Uma das conseqüências negativas da manutenção da validade do parágrafo único do
art. 9º do CPM é a ocorrência de entendimentos paradoxais envolvendo crimes militares sob a
competência da JMU. Embora o e. STF tenha decidido pela prevalência do Júri nos crimes militares
dolosos contra a vida de civil, recentemente a mesma Corte Magna acordou pela competência da
Justiça Militar sobre um crime militar doloso contra a vida de um militar da Aeronáutica praticado
por civil5.
Tudo parece originar-se de certa confusão entre os temas competência e organização
judiciária. Entende-se que não é possível alterar a competência constitucional da JMU com vistas a
homenagear certo órgão judicial com rito especial, o Júri.

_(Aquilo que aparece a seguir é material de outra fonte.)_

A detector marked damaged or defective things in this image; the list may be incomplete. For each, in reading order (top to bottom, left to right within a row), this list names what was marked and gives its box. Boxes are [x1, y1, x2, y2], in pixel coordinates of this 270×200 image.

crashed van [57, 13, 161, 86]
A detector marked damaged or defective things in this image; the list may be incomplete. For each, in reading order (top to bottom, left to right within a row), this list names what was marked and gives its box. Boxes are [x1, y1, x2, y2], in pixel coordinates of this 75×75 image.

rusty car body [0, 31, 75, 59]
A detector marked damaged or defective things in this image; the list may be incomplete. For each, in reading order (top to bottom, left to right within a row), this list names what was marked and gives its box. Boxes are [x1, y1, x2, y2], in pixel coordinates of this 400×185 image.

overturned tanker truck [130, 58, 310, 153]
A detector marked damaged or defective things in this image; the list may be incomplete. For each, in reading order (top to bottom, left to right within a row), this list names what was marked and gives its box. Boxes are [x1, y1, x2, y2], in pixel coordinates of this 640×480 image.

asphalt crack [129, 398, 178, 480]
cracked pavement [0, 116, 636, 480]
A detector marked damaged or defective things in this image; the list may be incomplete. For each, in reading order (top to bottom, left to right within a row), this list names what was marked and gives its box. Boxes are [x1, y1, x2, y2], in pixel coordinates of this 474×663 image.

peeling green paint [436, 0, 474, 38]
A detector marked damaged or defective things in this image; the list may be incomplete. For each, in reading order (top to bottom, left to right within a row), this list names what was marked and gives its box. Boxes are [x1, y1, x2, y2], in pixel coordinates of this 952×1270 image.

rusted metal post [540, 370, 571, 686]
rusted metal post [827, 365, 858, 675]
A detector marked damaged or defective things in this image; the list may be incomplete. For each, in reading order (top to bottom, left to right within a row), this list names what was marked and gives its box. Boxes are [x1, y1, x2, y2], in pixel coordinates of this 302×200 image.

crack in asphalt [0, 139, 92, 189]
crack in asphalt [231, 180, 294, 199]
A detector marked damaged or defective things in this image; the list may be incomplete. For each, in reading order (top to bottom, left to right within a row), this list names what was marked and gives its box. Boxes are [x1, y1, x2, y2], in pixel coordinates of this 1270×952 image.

Assim, o que se poderia fazer, diante da Constituição Federal vigente, é:
- criar um Júri na Justiça Militar, com fundamento no art. 92, inciso VI, da
CF/88, alterando-se a lei nº 8.457/92 (Lei de Organização Judiciária Militar – LOJM); ou
- simplesmente manter a organização atual da JMU, o que parece mais
razoável, pois o julgamento por pares, que é o traço marcante do Júri, já vinha sendo realizado pela
Justiça Castrense desde a sua concepção, e também porque o scabinato do juízo criminal militar não
pode prescindir de julgadores especializados (juízes militares), ainda que leigos (pares), em razão
da especialidade dos bens jurídicos tutelados pelo Estado Brasileiro por intermédio da Justiça
Castrense.
Em conclusão, nota-se que ainda persiste divisão de entendimentos sobre a
constitucionalidade do parágrafo único do art. 9º do CPM, contudo, ante o exposto, parece que sua
validade não deve prosperar diante da atual disposição constitucional atinente à competência da
Justiça Militar da União.

5
BRASIL. Supremo Tribunal Federal. Habeas Corpus nº 91003-BA, de Adhemar Santos Xavier, julgado em
22 de maio de 2007. Disponível em: <http://www.stf.gov.br/noticias/informativos/anteriores/info468.asp#Crime
%20Doloso%20contra%20a%20Vida%20e%20Justi%E7a%20Militar>. Acesso em: 25 jun. 2007.